Stated task 1
In the article on building a `.format` nanny with Python's AST, which Python version does the author's workplace still use?
Stated task 2
Continue the article on detecting problematic `.format` calls with Python's `ast` module, picking up right after the "Hello, world!" output.

* start Source excerpt *

# Building a `.format` Nanny with Python's AST

##### In which we detect problematic `.format` calls quickly and painlessly using Python's powerful `ast` module.

The issue: where I work, we are still a Python 2 shop owing to technical debt and legacy dependencies. As you might expect, painful Unicode-related problems surface in our applications from time to time. A fairly typical example runs something like this: a developer writes some code to format the data into a string, using the convenient and powerful `.format` method supported by all string objects:

In [2]:
def pretty_format(some_data):
    return 'Hello, {}!'.format(some_data)

Through the course of our exhaustive testing, we prove that this function is correct over a wide range of inputs:

In [3]:
print pretty_format('world')

Hello, world!

* end Source excerpt *
* start Data shown *

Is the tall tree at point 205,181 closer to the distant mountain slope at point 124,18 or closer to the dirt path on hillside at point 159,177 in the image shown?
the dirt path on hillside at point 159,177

* end Data shown *

Written response 1
Python 2.

Written response 2
The code ships. Months pass without incident, our `pretty_format` routine prettily formatting every bit of data thrown its way. Lulled into complacency through our enjoyment of our apparent success, we move on to other tasks. One day, everything comes to a screeching halt as, completely unprepared, we receive one of the most dreaded error messages in all of software development:

    UnicodeDecodeError: 'ascii' codec can't decode byte 0xc3 in position 8: ordinal not in range(128)

Here's what happened: much of the data that flows through this format template and others like it is simple ASCII-valued information: dates, simple US addresses, phone numbers, and the like. Having used Python 2 for many years, we are habituated to spell strings, including our template formatting strings, using the simple single quote

    'a typical string'

What happens, though, when our user data contains an accented character or other non-ASCII symbol?

In [4]:
full_name = u'Ariadne Éowyn'
print pretty_format(full_name)

UnicodeEncodeError: 'ascii' codec can't encode character u'\xc9' in position 8: ordinal not in range(128)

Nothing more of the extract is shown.